EU leaders agreed last Thursday to impose new sanctions on Russia’s financial, energy and transport sectors, introduce export controls and blacklist more Russians for Moscow’s invasion of Ukraine.
That means countries that sell their products to Russia will see their trade revenues drop, while Russia, Europe’s main energy supplier, could retaliate by reducing sales of gas, oil and coal to the EU.
“Of course, we will pay a price economically for this war,” said European economic commissioner Paolo Gentiloni as he began talks with EU finance ministers in Paris.
“We are going to discuss this today, how this war will affect our economic forecasts,” he declared. “I think it will have an impact, but the costs of reacting to this invasion, this violation of international law, are costs that we have to bear.”

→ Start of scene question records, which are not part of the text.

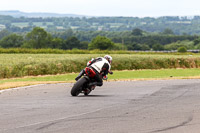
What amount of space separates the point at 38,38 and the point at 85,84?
394 ft

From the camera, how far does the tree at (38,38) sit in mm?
132000

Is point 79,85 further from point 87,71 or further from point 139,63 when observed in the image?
point 139,63

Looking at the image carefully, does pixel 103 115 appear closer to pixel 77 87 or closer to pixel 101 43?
pixel 77 87

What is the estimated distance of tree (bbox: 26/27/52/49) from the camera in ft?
433

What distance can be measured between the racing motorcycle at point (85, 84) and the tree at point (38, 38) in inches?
4584

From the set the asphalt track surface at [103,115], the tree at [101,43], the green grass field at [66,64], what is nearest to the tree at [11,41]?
the tree at [101,43]

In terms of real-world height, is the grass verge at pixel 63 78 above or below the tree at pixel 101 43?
above

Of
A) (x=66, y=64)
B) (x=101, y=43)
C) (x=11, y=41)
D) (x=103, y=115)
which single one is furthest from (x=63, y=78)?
(x=11, y=41)

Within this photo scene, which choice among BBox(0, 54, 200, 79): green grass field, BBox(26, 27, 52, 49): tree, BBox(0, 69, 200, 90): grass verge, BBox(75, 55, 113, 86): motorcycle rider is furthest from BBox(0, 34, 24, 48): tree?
BBox(75, 55, 113, 86): motorcycle rider

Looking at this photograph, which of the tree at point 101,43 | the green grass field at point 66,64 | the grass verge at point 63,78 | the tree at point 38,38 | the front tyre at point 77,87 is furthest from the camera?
the tree at point 38,38

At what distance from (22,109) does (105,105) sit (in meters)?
2.45

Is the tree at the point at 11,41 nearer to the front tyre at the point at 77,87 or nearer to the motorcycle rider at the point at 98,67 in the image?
the motorcycle rider at the point at 98,67

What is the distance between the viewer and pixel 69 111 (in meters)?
11.2

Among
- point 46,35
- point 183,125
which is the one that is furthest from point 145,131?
point 46,35
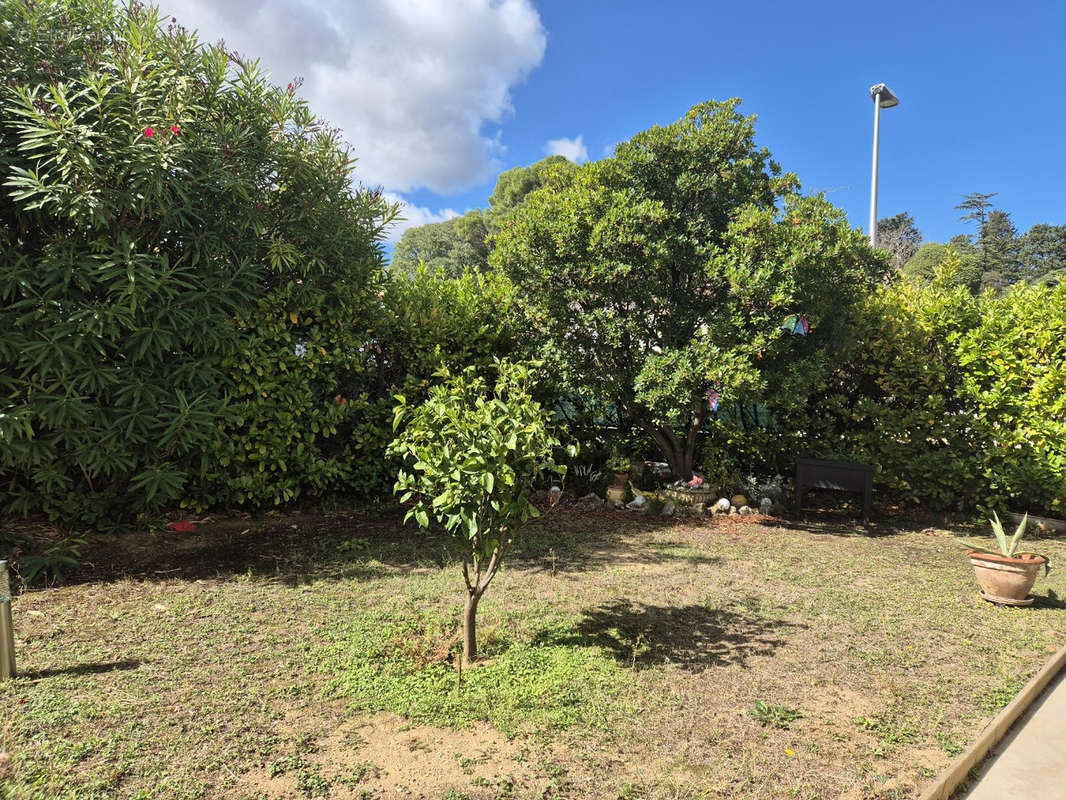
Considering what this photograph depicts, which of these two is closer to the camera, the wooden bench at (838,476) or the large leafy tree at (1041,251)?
the wooden bench at (838,476)

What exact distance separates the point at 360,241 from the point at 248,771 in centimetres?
485

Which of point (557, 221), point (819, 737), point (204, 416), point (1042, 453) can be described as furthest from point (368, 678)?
point (1042, 453)

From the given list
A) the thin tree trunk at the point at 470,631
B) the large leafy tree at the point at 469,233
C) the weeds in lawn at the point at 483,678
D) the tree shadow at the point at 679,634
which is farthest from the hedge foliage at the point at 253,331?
the large leafy tree at the point at 469,233

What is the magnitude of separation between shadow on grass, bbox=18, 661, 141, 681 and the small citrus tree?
1.73 metres

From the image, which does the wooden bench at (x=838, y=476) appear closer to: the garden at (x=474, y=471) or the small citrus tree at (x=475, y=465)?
the garden at (x=474, y=471)

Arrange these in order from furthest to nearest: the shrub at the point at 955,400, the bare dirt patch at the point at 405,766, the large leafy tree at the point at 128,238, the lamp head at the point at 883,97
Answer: the lamp head at the point at 883,97
the shrub at the point at 955,400
the large leafy tree at the point at 128,238
the bare dirt patch at the point at 405,766

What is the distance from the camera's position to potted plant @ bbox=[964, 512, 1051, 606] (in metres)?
4.25

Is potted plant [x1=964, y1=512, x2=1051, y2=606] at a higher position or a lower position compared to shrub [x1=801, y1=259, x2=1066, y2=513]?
lower

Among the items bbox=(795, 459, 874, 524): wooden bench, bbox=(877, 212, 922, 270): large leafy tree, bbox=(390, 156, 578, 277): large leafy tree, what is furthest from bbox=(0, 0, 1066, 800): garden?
bbox=(877, 212, 922, 270): large leafy tree

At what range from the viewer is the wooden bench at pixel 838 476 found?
21.5 feet

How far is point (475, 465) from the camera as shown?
113 inches

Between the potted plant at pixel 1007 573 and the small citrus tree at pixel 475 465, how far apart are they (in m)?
3.56

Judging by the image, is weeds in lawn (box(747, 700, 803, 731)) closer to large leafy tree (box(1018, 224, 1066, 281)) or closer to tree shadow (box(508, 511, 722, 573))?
tree shadow (box(508, 511, 722, 573))

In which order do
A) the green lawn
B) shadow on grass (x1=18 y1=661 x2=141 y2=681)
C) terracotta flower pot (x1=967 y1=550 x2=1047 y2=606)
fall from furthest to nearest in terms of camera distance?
terracotta flower pot (x1=967 y1=550 x2=1047 y2=606) → shadow on grass (x1=18 y1=661 x2=141 y2=681) → the green lawn
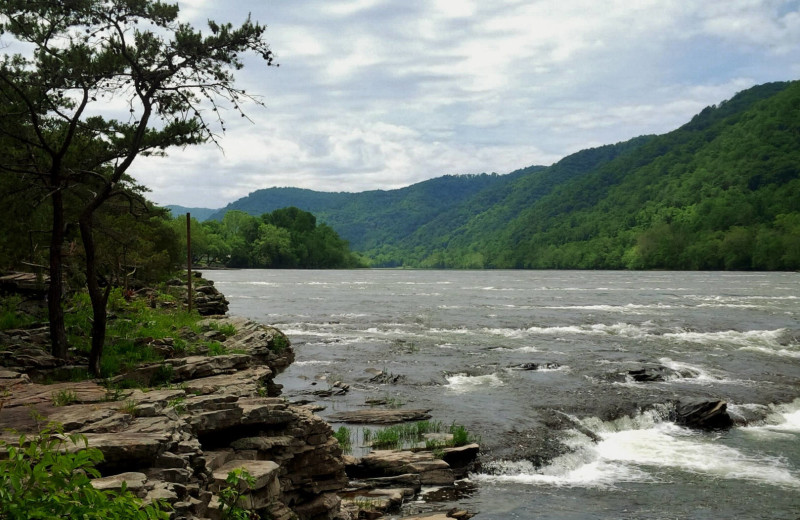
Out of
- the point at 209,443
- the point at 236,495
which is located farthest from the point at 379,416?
the point at 236,495

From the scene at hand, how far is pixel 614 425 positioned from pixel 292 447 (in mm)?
12024

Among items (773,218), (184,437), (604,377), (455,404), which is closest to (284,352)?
(455,404)

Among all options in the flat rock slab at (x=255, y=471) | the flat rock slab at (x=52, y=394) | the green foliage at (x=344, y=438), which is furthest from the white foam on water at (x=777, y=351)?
the flat rock slab at (x=52, y=394)

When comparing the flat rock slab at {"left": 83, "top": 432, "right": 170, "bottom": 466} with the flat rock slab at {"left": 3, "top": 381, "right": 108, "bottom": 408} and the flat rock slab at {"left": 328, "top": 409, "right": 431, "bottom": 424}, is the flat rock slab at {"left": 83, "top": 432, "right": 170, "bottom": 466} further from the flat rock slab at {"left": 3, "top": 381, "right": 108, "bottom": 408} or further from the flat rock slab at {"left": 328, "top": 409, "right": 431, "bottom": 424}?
the flat rock slab at {"left": 328, "top": 409, "right": 431, "bottom": 424}

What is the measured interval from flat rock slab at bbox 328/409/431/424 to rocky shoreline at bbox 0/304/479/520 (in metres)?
3.20

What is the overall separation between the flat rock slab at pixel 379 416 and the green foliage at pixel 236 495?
32.9 ft

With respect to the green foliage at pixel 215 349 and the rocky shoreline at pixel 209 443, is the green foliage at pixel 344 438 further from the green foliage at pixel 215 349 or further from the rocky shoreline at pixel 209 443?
the green foliage at pixel 215 349

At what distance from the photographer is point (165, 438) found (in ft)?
30.0

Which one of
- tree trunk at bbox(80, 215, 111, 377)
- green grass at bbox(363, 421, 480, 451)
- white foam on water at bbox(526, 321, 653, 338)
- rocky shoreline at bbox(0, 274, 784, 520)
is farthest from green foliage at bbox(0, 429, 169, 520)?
white foam on water at bbox(526, 321, 653, 338)

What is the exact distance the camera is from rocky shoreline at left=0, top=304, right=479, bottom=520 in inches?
342

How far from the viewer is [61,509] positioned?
205 inches

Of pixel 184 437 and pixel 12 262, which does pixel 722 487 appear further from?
pixel 12 262

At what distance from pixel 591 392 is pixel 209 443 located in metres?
16.4

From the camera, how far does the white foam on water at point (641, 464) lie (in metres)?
15.5
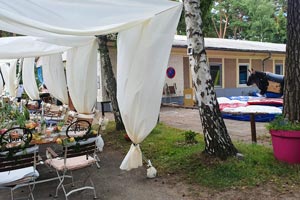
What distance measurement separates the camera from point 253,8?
104 feet

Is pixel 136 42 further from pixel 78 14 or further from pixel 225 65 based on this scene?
pixel 225 65

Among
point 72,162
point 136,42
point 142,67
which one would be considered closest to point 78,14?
point 136,42

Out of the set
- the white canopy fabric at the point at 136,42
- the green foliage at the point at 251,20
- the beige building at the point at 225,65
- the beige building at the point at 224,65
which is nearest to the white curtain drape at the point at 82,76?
the white canopy fabric at the point at 136,42

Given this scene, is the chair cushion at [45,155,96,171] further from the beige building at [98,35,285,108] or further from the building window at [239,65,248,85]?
the building window at [239,65,248,85]

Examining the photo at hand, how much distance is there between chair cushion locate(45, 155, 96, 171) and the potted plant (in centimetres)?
296

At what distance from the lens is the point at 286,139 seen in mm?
4832

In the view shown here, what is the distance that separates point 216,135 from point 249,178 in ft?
3.02

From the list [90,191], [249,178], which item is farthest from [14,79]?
[249,178]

The European Commission predicted in early February that economic growth in the 19 countries sharing the euro would be 4.0% this year, down from the 4.3% expected last November, due to more Covid-19 infections, bottlenecks in the supply chain and record inflation driven by energy prices.
“We will have a discussion about how we can protect our people and our economies, of course there are consequences in the energy sectors, for example, but we are prepared,” said German Finance Minister Christian Lindner.